The Significance of the CCC in the US, Oregon and The USDA Forest service Hat Point Fire Lookout Tower, Imnaha Oregon

During the Great Depression of the 1930s, approximately 30% of the work force was unemployed. After his election in 1932, President Franklin D. Roosevelt sent several initiatives to Congress designed to get the country back to work. FDR was known for his accomplishments in conservation while he was Governor of the State of New York. There were several proposals at the State level to form a conservation force, and reclaim various wastelands throughout the United States. Roosevelt used the best of these and constructed a model for the Civilian Conservation Corps on a National basis.

The Civilian Conservation Corps was created as Appendix C of Public Law No. 5, (73rd Congress), and signed into law by President Franklin D. Roosevelt on March 31, 1933. The purpose of the CCC was to give employment to young men as part of Roosevelt's recovery program for the Great Depression. From 1933 through 1942, the CCC had a total enrollment of 3,465,766 men.

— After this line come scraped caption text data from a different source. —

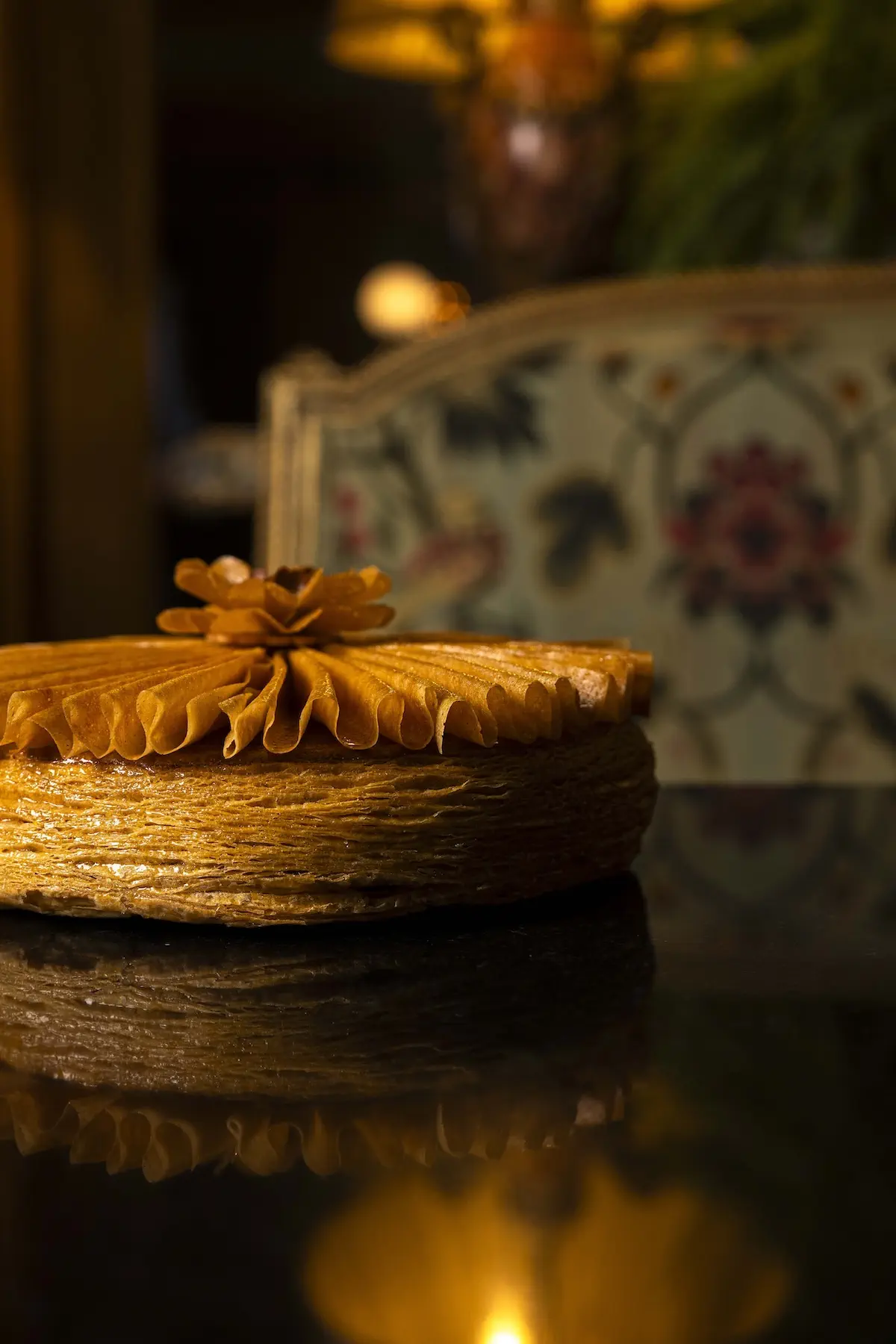 La Réserve Paris unveils the 2026 King Cake, "Fleur de Noisette," for the Epiphany celebration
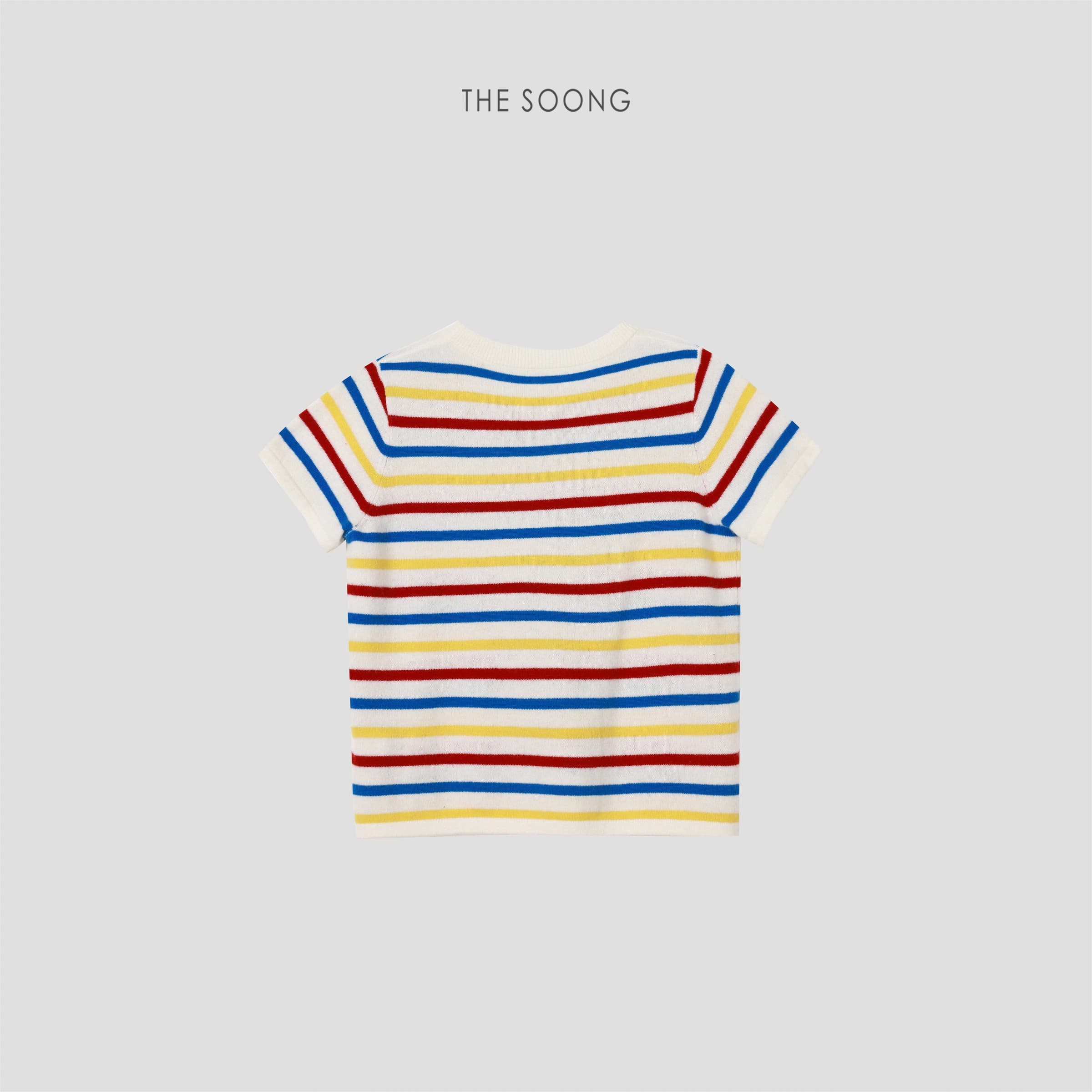 Australian Wool Rainbow Stripe Knitted Sweater view 7
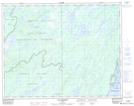 032J09 Lac Armagnac Topographic Map Thumbnail 1:50,000 scale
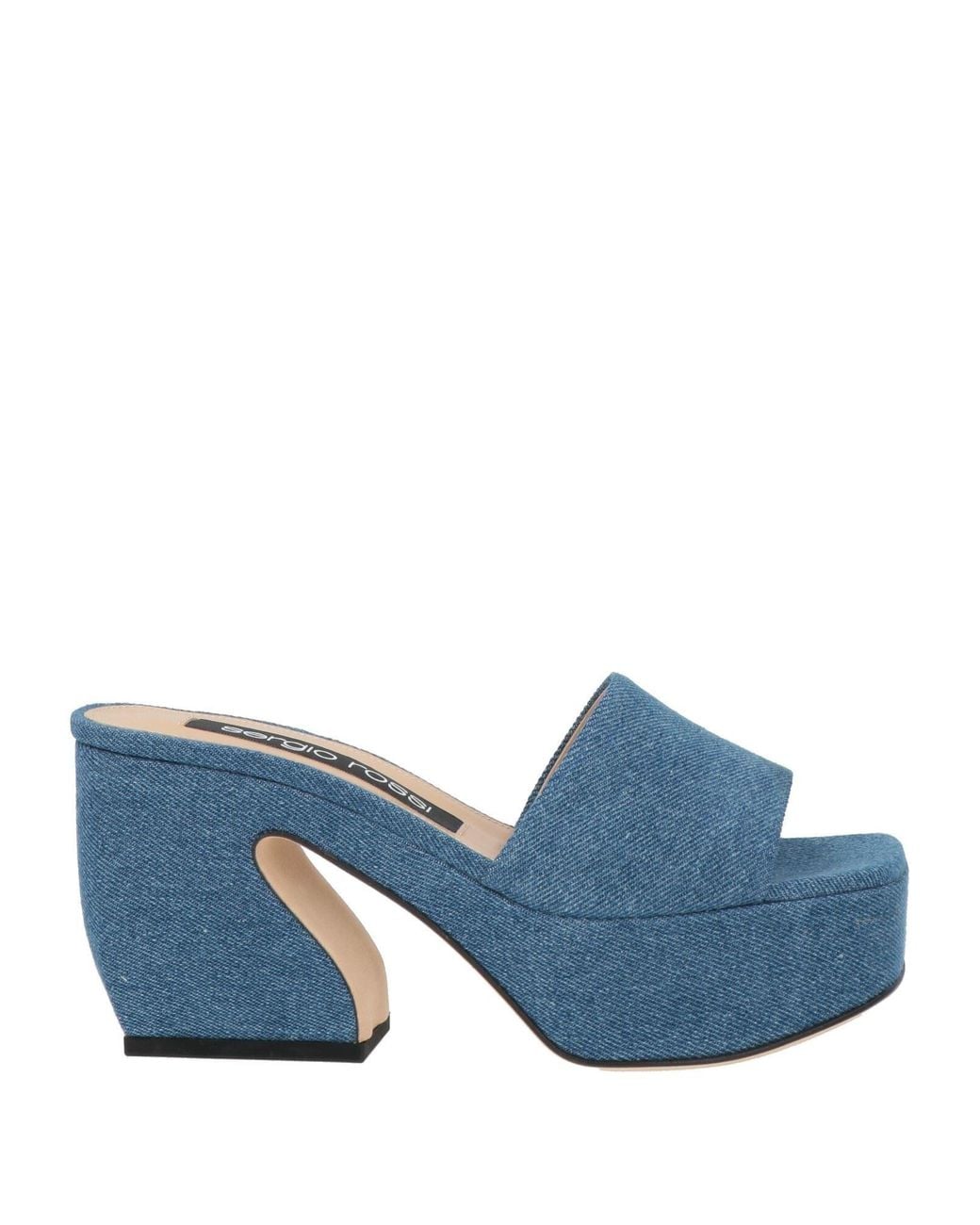 Sergio Rossi Blue Sandals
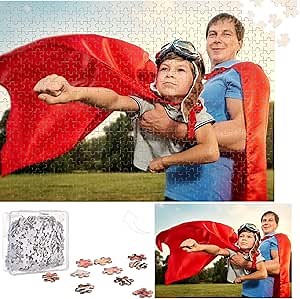 Custom Jigsaw Puzzles from Photos 500 Pieces,Personalized Photo Puzzle Customized,Make Your Own Puzzle Gift for Family.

The Honorable Robert Fechner was named Director of the newly formed Civilian Conservation Corps. Fechner immediately named an advisory council which consisted of the Secretarys of Labor, War and Interior, each of whom appointed a personal representative to work with the new Director.

Enrollees were given room and board, uniforms, medical care and a salary of $30 per month. Of the salary, $25 was sent home as an allotment to the family of the enrollee. The enrollee retained $5 a month for personal expenses. The enrollees were first sent to an indoctrination program run by the Army. Here physical conditioning was emphasized to get the men into top condition to allow them to perform in their new active environment. The majority of these young men were city dwellers, and many had been idle since 1929. They would be assigned to high mountain forest areas as well as deserts where they would be living in tent camps and doing hard physical labor in construction and conservation work throughout the United States.

In Oregon, there were forty-nine CCC camps in 1937. Of these, eighteen were on National Forests, two on State Forests, seven on private forests, three for Biological Survey and four on the State Parks, nine for the Soil Conservation Service, one on the National Park, three for the Division of Grazing, and five for the Reclamation Service. The enrollment included 25,022 Junior and Veteran (World War I), 2,767 Native American enrollees, and 6,820 non-enrollees who worked as camp officers and supervisory employees from Oregon. The total number of individuals who worked in CCC in Oregon (From all States) 1933 through 1942 was 86,775.

These men built 276 fire lookout towers and houses, 1,317 bridges (of all types), planted 49,351,000 trees, spent 681,048 man-days fighting forest fires, did tree insect and pest control on 1,100,655 acres, and did rodent and predator control work on an additional 1,657,815 acres. The total expenditure for the Civilian Conservation Corps in Oregon was $87,734,444 of which only $6,356,036 was sent home as allotments, and pumped directly into the National economy.

The Civilian Conservation Corps in the United States during the Great Depression furnished 3,450,766 jobs for unemployed men. There were a total of 4,500 CCC camps with an average of 1,643 camps operating at any given time. In reforestation, 2,356,000,000 trees were planted, 126,000 miles of road and trail built,89,000 miles of telephone line constructed, 6,459,000 man-days spent fighting forest fires, 6,660,000 man-days spent building erosion control and check dams, and 21,000,000 acres rehabilitated from disease and insect infested land.

With the advent of the United States entry into World War II, CCC enrollees formed a cadre of physically fit, tough minded young men to serve in the armed forces. The CCC enrollees were given military longevity benefits and retirement credit for their prior service to the Nation.